-
Notifications
You must be signed in to change notification settings - Fork 376
Description
Hello, I had some questions around Iceberg-rust regarding data interactions with S3, authn, and authz.
-
How does connecting an Iceberg catalog with a specific S3 bucket work? I understand the structure on S3 with dividing a table into parquet data files and avro metadata files, but I am not sure how the relationship between this file organization and a deployed catalog works, and how to configure that exactly.
-
Where does Pyiceberg fit into Iceberg-rust? Would it be possible to deploy Iceberg-rust on the server side, and interact with the rest catalog through Pyiceberg? I like python as a nice interface for data consumers to interact with a catalog, and for basic management of tables.
-
What are the write table options with an Iceberg rust?

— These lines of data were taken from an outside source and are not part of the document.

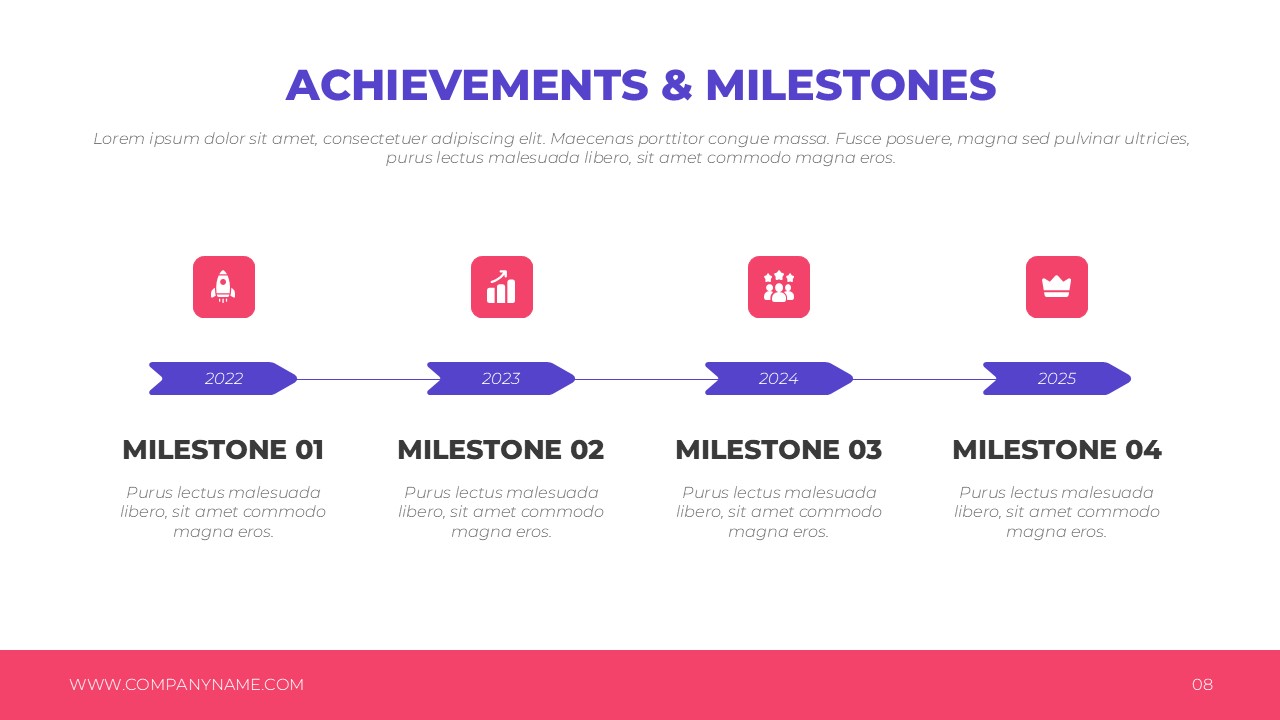 ACHIEVEMENTS & MILESTONES

Lorem ipsum dolor sit amet, consectetuer adipiscing elit. Maecenas porttitor congue massa. Fusce posuere, magna sed pulvinar ultricies, purus lectus malesuada libero, sit amet commodo magna eros.

2022

MILESTONE 01

Purus lectus malesuada libero, sit amet commodo magna eros.

2023

MILESTONE 02

Purus lectus malesuada libero, sit amet commodo magna eros.

2024

MILESTONE 03

Purus lectus malesuada libero, sit amet commodo magna eros.

2025

MILESTONE 04

Purus lectus malesuada libero, sit amet commodo magna eros.

WWW.COMPANYNAME.COM

08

As of now, is it only possible with a distributed engine like Spark or Trino? What would be the bottlenecks to duckdb, polars, or Ibis+backend writes? The vast majority of my datasets are less than 50Gb currently, and most workloads a fraction of that. I would like to use Iceberg for its superior data management vs files, but initially for use cases that can mostly be done on a single node and don't really need the power of distributed engines.
-
How does authentication and authorization work with the current Iceberg-rust? The access control system I described above works for AWS S3 and sharing files. Any pointers about where I could learn to integrate IAM permissions into a catalog and tables? It seems the creators of https://github.com/hansetag/iceberg-catalog are in the middle of implementing some of these exact features. I would love to contribute on these features and implement for my use case. It seems the way it works where non-AWS credentials are vended to consumers, and the catalog uses AWS credentials to sign S3 requests for the users, but I am not sure. I am also not sure how this implementation compares with the open-sourced implementation released by Databricks.
-
Where exactly does OpenDAL fit into the Iceberg-rust catalog? Would OpenDAL help standardize accessing data from the catalog? The custom metadata Tracking issues of user metadata support opendal#4842 feature could also be useful for connecting tables to different authz commands.